- _What is needed_
For the text on Aristotle's On the Generation of Animals, decide whether each statement agrees with it: (a) the copy was published by Encyclopaedia Britannica in 1952; (b) the writer uses Bekker numbers in the posts; (c) Aristotle's works on botany are known to have survived. Answer yes or no for each and quote the words of the text that decide it.

### Source document

115. On the Generation of Animals (De Generatione Animalium) by Aristotle (c.350 BC)

115. On the Generation of Animals (De Generatione Animalium) by Aristotle (c.350 BC)

Aristotle now goes into more detail on the reproductive anatomy, behaviour, embyrology, and development of animals.

My copy is from the 2 volumes of the works of Aristotle which form part of the series Great Books of the Western World, published by Encyclopaedia Britannica in 1952.

My thoughts:  I might mention in passing that I have given each of my Aristotle posts the Latin name of the work as well as the English. Of course Aristotle was Greek, but the works are well known since Roman times by scholars using these titles. They also have  a numerical cataloguing system called Bekker numbers which indicate page numbers across the entire surviving works, but I haven’t used them. (It seems like Aristotle may have written works on botany as well, but they have either been lost or never started)

######
### Extracted entries

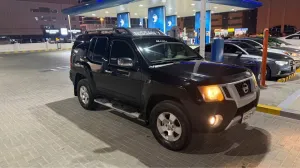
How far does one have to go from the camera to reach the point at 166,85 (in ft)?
11.5

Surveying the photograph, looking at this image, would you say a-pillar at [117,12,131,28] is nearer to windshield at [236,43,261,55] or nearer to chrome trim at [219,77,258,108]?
windshield at [236,43,261,55]

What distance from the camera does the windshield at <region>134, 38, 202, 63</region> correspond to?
4223 mm

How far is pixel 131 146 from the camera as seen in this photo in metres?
3.91

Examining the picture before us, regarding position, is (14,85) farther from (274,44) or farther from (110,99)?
(274,44)

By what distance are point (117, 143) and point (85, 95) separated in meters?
2.20

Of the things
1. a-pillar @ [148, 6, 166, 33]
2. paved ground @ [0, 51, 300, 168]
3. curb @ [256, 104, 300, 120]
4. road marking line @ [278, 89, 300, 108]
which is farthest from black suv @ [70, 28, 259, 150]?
a-pillar @ [148, 6, 166, 33]

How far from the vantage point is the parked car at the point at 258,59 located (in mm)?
8188


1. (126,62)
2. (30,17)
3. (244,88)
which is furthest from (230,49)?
(30,17)

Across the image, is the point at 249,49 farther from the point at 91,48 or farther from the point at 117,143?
the point at 117,143

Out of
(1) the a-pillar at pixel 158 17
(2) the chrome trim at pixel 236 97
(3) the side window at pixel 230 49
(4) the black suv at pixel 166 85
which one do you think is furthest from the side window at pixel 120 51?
(1) the a-pillar at pixel 158 17

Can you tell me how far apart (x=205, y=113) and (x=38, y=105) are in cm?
518

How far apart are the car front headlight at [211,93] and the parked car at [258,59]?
17.8 feet

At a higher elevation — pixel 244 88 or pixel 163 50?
pixel 163 50

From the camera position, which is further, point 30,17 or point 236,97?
point 30,17
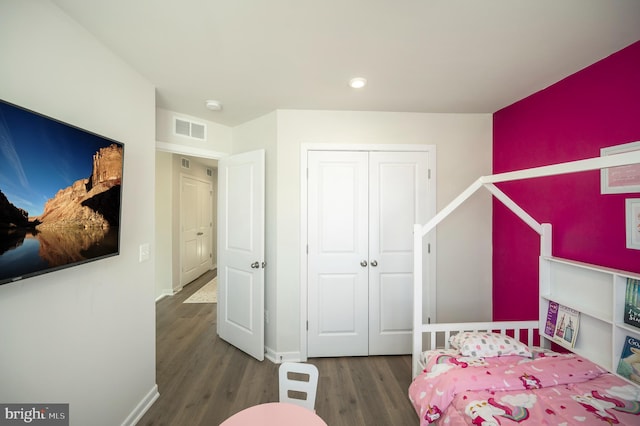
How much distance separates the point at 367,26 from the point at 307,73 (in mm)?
590

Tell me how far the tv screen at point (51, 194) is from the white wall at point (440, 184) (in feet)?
4.54

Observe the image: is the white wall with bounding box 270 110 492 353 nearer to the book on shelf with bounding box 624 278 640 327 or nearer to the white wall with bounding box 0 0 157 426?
the white wall with bounding box 0 0 157 426

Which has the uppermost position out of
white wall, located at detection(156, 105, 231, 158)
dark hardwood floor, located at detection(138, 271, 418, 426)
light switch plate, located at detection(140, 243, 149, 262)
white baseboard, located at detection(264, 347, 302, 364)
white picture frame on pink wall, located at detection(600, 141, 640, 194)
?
white wall, located at detection(156, 105, 231, 158)

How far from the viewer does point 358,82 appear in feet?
6.42

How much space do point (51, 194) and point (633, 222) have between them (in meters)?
3.13

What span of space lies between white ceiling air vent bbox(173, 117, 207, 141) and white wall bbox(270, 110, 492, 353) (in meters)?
0.88

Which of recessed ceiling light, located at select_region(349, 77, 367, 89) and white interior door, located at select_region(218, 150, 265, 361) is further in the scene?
white interior door, located at select_region(218, 150, 265, 361)

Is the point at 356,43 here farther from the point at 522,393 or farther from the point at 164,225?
the point at 164,225

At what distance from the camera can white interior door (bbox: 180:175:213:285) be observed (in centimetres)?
473

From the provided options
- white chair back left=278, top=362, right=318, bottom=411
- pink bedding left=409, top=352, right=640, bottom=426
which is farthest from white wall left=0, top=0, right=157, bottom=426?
pink bedding left=409, top=352, right=640, bottom=426

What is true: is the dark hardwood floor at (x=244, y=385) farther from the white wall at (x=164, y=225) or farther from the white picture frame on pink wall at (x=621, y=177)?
the white picture frame on pink wall at (x=621, y=177)

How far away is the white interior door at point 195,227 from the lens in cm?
473

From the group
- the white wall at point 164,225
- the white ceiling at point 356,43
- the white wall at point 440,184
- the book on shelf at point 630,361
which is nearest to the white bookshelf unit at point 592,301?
the book on shelf at point 630,361

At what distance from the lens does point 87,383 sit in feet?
4.65
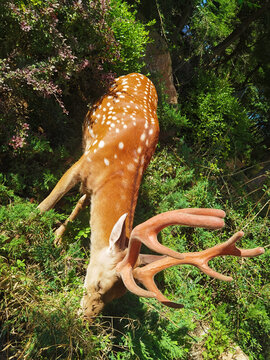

######

- _Answer to this problem_
(a) Yes: "published by Encyclopaedia Britannica in 1952"
(b) No: "but I haven’t used them"
(c) No: "they have either been lost or never started"